Set task a: What does the hugepages setting in the system configuration documentation specify?

Passage shown:
_ _ _

System

The system section exposes some configuration settings of the operating system and the VPP dataplane that are relevant for the operation of the appliance.

Operating system

The following fields expose operating system settings:

dns.servers

A list of DNS server IP addresses that the appliance uses for domain name resolution.

ntp.servers

A list of NTP time server IP addresses that the appliance uses for time synchronization.

kernel

A group of Linux kernel settings that are exposed.

orphan:

Warning

Be advised that you should only change these values if you understand the implications. In case you have any questions, reach out to customer-support@anapaya.net.

hugepage_size

The size of hugepages the kernel should allocate at boot time.

hugepages

The number of hugepages the kernel should allocate at boot time.

iommu_enabled

A flag configuring whether the IOMMU subsystem in the Linux kernel is enabled. To improve performance, this should be set to true on all systems that support it.

Hint

Use the following command to find out if the appliance host supports IOMMU:

find /sys | grep dmar

It should report a non-empty list of devices.

Note

After changing this option the appliance needs to be rebooted.

system

The following example configures enables IOMMU and configures custom DNS and NTP servers.

"system": {
  "dns": {
    "servers": [
      {
        "address": "2.2.2.2"
      }
    ]
  },
  "kernel": {
    "iommu_enabled": true
  },
  "ntp": {
    "servers": [
      {
        "address": "time3.example.ch"
      }
    ]
  }
}

Vector Packet Processor (VPP)

orphan:

Warning

Be advised that you should only change these values if you understand the implications. In case you have any questions, reach out to customer-support@anapaya.net.

The appliance router and IP-in-SCION tunneling processes use a VPP dataplane to provide fast packet processing.

The following fields configure relevant settings of and related to the VPP dataplane:

buffers.data_size

The default size of the buffer VPP allocates for a packet, in bytes (VPP Reference).

buffers.num_buffers

The number of buffers VPP allocates per NUMA node (VPP Reference).

connection

Configures the appliance’s connection to the VPP dataplane. The VPP control service is the part of the appliance that configures the underlying network devices for the VPP dataplane and regularly performs health checks to make sure it works as expected.

  • health_check.probe_interval

    The interval in which a health check probe is sent to the VPP dataplane.

  • health_check.reply_timeout

    The time in which the VPP control service expects a reply from the VPP dataplane.

  • health_check.threshold

    The number of health checks, from VPP control service to the VPP dataplane, that is allowed to time out before the connection is considered dead.

  • reconnect_attempts

    The number of connection attempts from VPP control service to the VPP dataplane after starting up.

_ _ _

Task input:
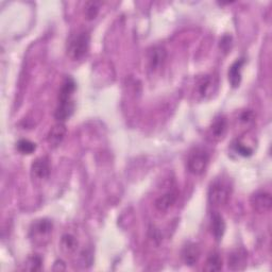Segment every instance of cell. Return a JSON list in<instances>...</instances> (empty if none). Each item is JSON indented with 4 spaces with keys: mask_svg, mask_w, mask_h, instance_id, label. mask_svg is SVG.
Here are the masks:
<instances>
[{
    "mask_svg": "<svg viewBox=\"0 0 272 272\" xmlns=\"http://www.w3.org/2000/svg\"><path fill=\"white\" fill-rule=\"evenodd\" d=\"M90 35L87 31H78L72 34L67 39L66 51L67 56L73 61L82 60L88 52Z\"/></svg>",
    "mask_w": 272,
    "mask_h": 272,
    "instance_id": "obj_1",
    "label": "cell"
},
{
    "mask_svg": "<svg viewBox=\"0 0 272 272\" xmlns=\"http://www.w3.org/2000/svg\"><path fill=\"white\" fill-rule=\"evenodd\" d=\"M232 195V187L223 179H216L209 188V201L214 207H223Z\"/></svg>",
    "mask_w": 272,
    "mask_h": 272,
    "instance_id": "obj_2",
    "label": "cell"
},
{
    "mask_svg": "<svg viewBox=\"0 0 272 272\" xmlns=\"http://www.w3.org/2000/svg\"><path fill=\"white\" fill-rule=\"evenodd\" d=\"M210 162V155L207 150L202 148H195L189 153L187 158L188 171L193 174L199 175L206 171Z\"/></svg>",
    "mask_w": 272,
    "mask_h": 272,
    "instance_id": "obj_3",
    "label": "cell"
},
{
    "mask_svg": "<svg viewBox=\"0 0 272 272\" xmlns=\"http://www.w3.org/2000/svg\"><path fill=\"white\" fill-rule=\"evenodd\" d=\"M52 222L48 219H39L32 223L30 228V237L35 243H43L52 232Z\"/></svg>",
    "mask_w": 272,
    "mask_h": 272,
    "instance_id": "obj_4",
    "label": "cell"
},
{
    "mask_svg": "<svg viewBox=\"0 0 272 272\" xmlns=\"http://www.w3.org/2000/svg\"><path fill=\"white\" fill-rule=\"evenodd\" d=\"M250 204L253 211L258 214H264L270 211L272 207L271 195L267 192H256L250 198Z\"/></svg>",
    "mask_w": 272,
    "mask_h": 272,
    "instance_id": "obj_5",
    "label": "cell"
},
{
    "mask_svg": "<svg viewBox=\"0 0 272 272\" xmlns=\"http://www.w3.org/2000/svg\"><path fill=\"white\" fill-rule=\"evenodd\" d=\"M51 168L49 160L45 156L37 157L31 165V176L35 181H43L48 179Z\"/></svg>",
    "mask_w": 272,
    "mask_h": 272,
    "instance_id": "obj_6",
    "label": "cell"
},
{
    "mask_svg": "<svg viewBox=\"0 0 272 272\" xmlns=\"http://www.w3.org/2000/svg\"><path fill=\"white\" fill-rule=\"evenodd\" d=\"M167 58V51L163 46H155L148 52V63L151 71H157L164 65Z\"/></svg>",
    "mask_w": 272,
    "mask_h": 272,
    "instance_id": "obj_7",
    "label": "cell"
},
{
    "mask_svg": "<svg viewBox=\"0 0 272 272\" xmlns=\"http://www.w3.org/2000/svg\"><path fill=\"white\" fill-rule=\"evenodd\" d=\"M201 255V249L199 244L196 242L186 243L182 250V258L183 262L187 266H194L198 263Z\"/></svg>",
    "mask_w": 272,
    "mask_h": 272,
    "instance_id": "obj_8",
    "label": "cell"
},
{
    "mask_svg": "<svg viewBox=\"0 0 272 272\" xmlns=\"http://www.w3.org/2000/svg\"><path fill=\"white\" fill-rule=\"evenodd\" d=\"M65 135H66V128L62 122H59V124L54 125L50 129L47 135V143L51 148H57L64 141Z\"/></svg>",
    "mask_w": 272,
    "mask_h": 272,
    "instance_id": "obj_9",
    "label": "cell"
},
{
    "mask_svg": "<svg viewBox=\"0 0 272 272\" xmlns=\"http://www.w3.org/2000/svg\"><path fill=\"white\" fill-rule=\"evenodd\" d=\"M176 199H178V194H176V192H173V190H171V192H167L166 194L158 197L155 200L154 207L158 212L165 213L170 208L173 207V204L175 203Z\"/></svg>",
    "mask_w": 272,
    "mask_h": 272,
    "instance_id": "obj_10",
    "label": "cell"
},
{
    "mask_svg": "<svg viewBox=\"0 0 272 272\" xmlns=\"http://www.w3.org/2000/svg\"><path fill=\"white\" fill-rule=\"evenodd\" d=\"M244 64V60L243 59H239L236 60L232 65H231L229 73H228V77H229V82L231 84V86L236 88L240 85L241 82V70H242V66Z\"/></svg>",
    "mask_w": 272,
    "mask_h": 272,
    "instance_id": "obj_11",
    "label": "cell"
},
{
    "mask_svg": "<svg viewBox=\"0 0 272 272\" xmlns=\"http://www.w3.org/2000/svg\"><path fill=\"white\" fill-rule=\"evenodd\" d=\"M60 247L61 250L67 255L75 254L79 249V240L74 234L65 233L61 238Z\"/></svg>",
    "mask_w": 272,
    "mask_h": 272,
    "instance_id": "obj_12",
    "label": "cell"
},
{
    "mask_svg": "<svg viewBox=\"0 0 272 272\" xmlns=\"http://www.w3.org/2000/svg\"><path fill=\"white\" fill-rule=\"evenodd\" d=\"M76 82L72 77H66L59 92V102H65L73 100V95L76 90Z\"/></svg>",
    "mask_w": 272,
    "mask_h": 272,
    "instance_id": "obj_13",
    "label": "cell"
},
{
    "mask_svg": "<svg viewBox=\"0 0 272 272\" xmlns=\"http://www.w3.org/2000/svg\"><path fill=\"white\" fill-rule=\"evenodd\" d=\"M75 112V102L74 100L71 101H65V102H59V105L54 113V117L60 122H64L68 118H71V116Z\"/></svg>",
    "mask_w": 272,
    "mask_h": 272,
    "instance_id": "obj_14",
    "label": "cell"
},
{
    "mask_svg": "<svg viewBox=\"0 0 272 272\" xmlns=\"http://www.w3.org/2000/svg\"><path fill=\"white\" fill-rule=\"evenodd\" d=\"M247 253L243 250H236L229 257V268L231 270H242L246 267Z\"/></svg>",
    "mask_w": 272,
    "mask_h": 272,
    "instance_id": "obj_15",
    "label": "cell"
},
{
    "mask_svg": "<svg viewBox=\"0 0 272 272\" xmlns=\"http://www.w3.org/2000/svg\"><path fill=\"white\" fill-rule=\"evenodd\" d=\"M228 129V121L223 116H218L216 117L213 121V124L211 126V135L213 136V139L216 141L221 140Z\"/></svg>",
    "mask_w": 272,
    "mask_h": 272,
    "instance_id": "obj_16",
    "label": "cell"
},
{
    "mask_svg": "<svg viewBox=\"0 0 272 272\" xmlns=\"http://www.w3.org/2000/svg\"><path fill=\"white\" fill-rule=\"evenodd\" d=\"M212 230L216 240H221L225 232V221L218 213H214L212 216Z\"/></svg>",
    "mask_w": 272,
    "mask_h": 272,
    "instance_id": "obj_17",
    "label": "cell"
},
{
    "mask_svg": "<svg viewBox=\"0 0 272 272\" xmlns=\"http://www.w3.org/2000/svg\"><path fill=\"white\" fill-rule=\"evenodd\" d=\"M222 268V260L220 255L217 252H213L210 254L207 260L206 267H204V270L210 271V272H216L219 271Z\"/></svg>",
    "mask_w": 272,
    "mask_h": 272,
    "instance_id": "obj_18",
    "label": "cell"
},
{
    "mask_svg": "<svg viewBox=\"0 0 272 272\" xmlns=\"http://www.w3.org/2000/svg\"><path fill=\"white\" fill-rule=\"evenodd\" d=\"M214 85V80L212 79L211 76H206L203 77L198 84V92L203 98H206L208 95H210L212 87Z\"/></svg>",
    "mask_w": 272,
    "mask_h": 272,
    "instance_id": "obj_19",
    "label": "cell"
},
{
    "mask_svg": "<svg viewBox=\"0 0 272 272\" xmlns=\"http://www.w3.org/2000/svg\"><path fill=\"white\" fill-rule=\"evenodd\" d=\"M16 148L21 154H32L36 150V145L29 140H19L16 144Z\"/></svg>",
    "mask_w": 272,
    "mask_h": 272,
    "instance_id": "obj_20",
    "label": "cell"
},
{
    "mask_svg": "<svg viewBox=\"0 0 272 272\" xmlns=\"http://www.w3.org/2000/svg\"><path fill=\"white\" fill-rule=\"evenodd\" d=\"M84 14H85V17L86 19L88 20H93L96 18L99 14V10H100V6H99V3H96V2H88L85 4V7H84Z\"/></svg>",
    "mask_w": 272,
    "mask_h": 272,
    "instance_id": "obj_21",
    "label": "cell"
},
{
    "mask_svg": "<svg viewBox=\"0 0 272 272\" xmlns=\"http://www.w3.org/2000/svg\"><path fill=\"white\" fill-rule=\"evenodd\" d=\"M43 260L42 257H39L38 255H31L25 263V269L26 270H30V271H38L42 268Z\"/></svg>",
    "mask_w": 272,
    "mask_h": 272,
    "instance_id": "obj_22",
    "label": "cell"
},
{
    "mask_svg": "<svg viewBox=\"0 0 272 272\" xmlns=\"http://www.w3.org/2000/svg\"><path fill=\"white\" fill-rule=\"evenodd\" d=\"M233 147H234V150L241 156L247 157V156H251L253 154V149H251L248 146H244L243 144H241L239 142L235 143Z\"/></svg>",
    "mask_w": 272,
    "mask_h": 272,
    "instance_id": "obj_23",
    "label": "cell"
},
{
    "mask_svg": "<svg viewBox=\"0 0 272 272\" xmlns=\"http://www.w3.org/2000/svg\"><path fill=\"white\" fill-rule=\"evenodd\" d=\"M254 120V113L252 111H244L240 115V121L243 124H250Z\"/></svg>",
    "mask_w": 272,
    "mask_h": 272,
    "instance_id": "obj_24",
    "label": "cell"
}]
</instances>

_ _ _

Set task b: Reproduce the records from their first line through the line containing "168L49 160L45 156L37", inclusive, substituting "object_id" for "instance_id" and leaving everything else unchanged. Omit the pictures from your answer.

Expected output a: The number of hugepages the kernel should allocate at boot time.

Expected output b:
Segment every instance of cell. Return a JSON list in<instances>...</instances> (empty if none). Each item is JSON indented with 4 spaces with keys: mask_svg, mask_w, mask_h, object_id, label. mask_svg is SVG.
Here are the masks:
<instances>
[{
    "mask_svg": "<svg viewBox=\"0 0 272 272\" xmlns=\"http://www.w3.org/2000/svg\"><path fill=\"white\" fill-rule=\"evenodd\" d=\"M90 35L87 31H78L72 34L67 39L66 51L67 56L73 61L82 60L88 52Z\"/></svg>",
    "mask_w": 272,
    "mask_h": 272,
    "object_id": "obj_1",
    "label": "cell"
},
{
    "mask_svg": "<svg viewBox=\"0 0 272 272\" xmlns=\"http://www.w3.org/2000/svg\"><path fill=\"white\" fill-rule=\"evenodd\" d=\"M232 195V187L223 179H216L209 188V201L214 207H223Z\"/></svg>",
    "mask_w": 272,
    "mask_h": 272,
    "object_id": "obj_2",
    "label": "cell"
},
{
    "mask_svg": "<svg viewBox=\"0 0 272 272\" xmlns=\"http://www.w3.org/2000/svg\"><path fill=\"white\" fill-rule=\"evenodd\" d=\"M210 162V155L207 150L202 148H195L189 153L187 158L188 171L193 174L199 175L206 171Z\"/></svg>",
    "mask_w": 272,
    "mask_h": 272,
    "object_id": "obj_3",
    "label": "cell"
},
{
    "mask_svg": "<svg viewBox=\"0 0 272 272\" xmlns=\"http://www.w3.org/2000/svg\"><path fill=\"white\" fill-rule=\"evenodd\" d=\"M52 222L48 219H39L32 223L30 228V237L35 243H43L52 232Z\"/></svg>",
    "mask_w": 272,
    "mask_h": 272,
    "object_id": "obj_4",
    "label": "cell"
},
{
    "mask_svg": "<svg viewBox=\"0 0 272 272\" xmlns=\"http://www.w3.org/2000/svg\"><path fill=\"white\" fill-rule=\"evenodd\" d=\"M250 204L253 211L258 214H264L270 211L272 207L271 195L267 192H256L250 198Z\"/></svg>",
    "mask_w": 272,
    "mask_h": 272,
    "object_id": "obj_5",
    "label": "cell"
},
{
    "mask_svg": "<svg viewBox=\"0 0 272 272\" xmlns=\"http://www.w3.org/2000/svg\"><path fill=\"white\" fill-rule=\"evenodd\" d=\"M51 168L49 160L45 156L37 157L31 165V176L35 181H43L48 179Z\"/></svg>",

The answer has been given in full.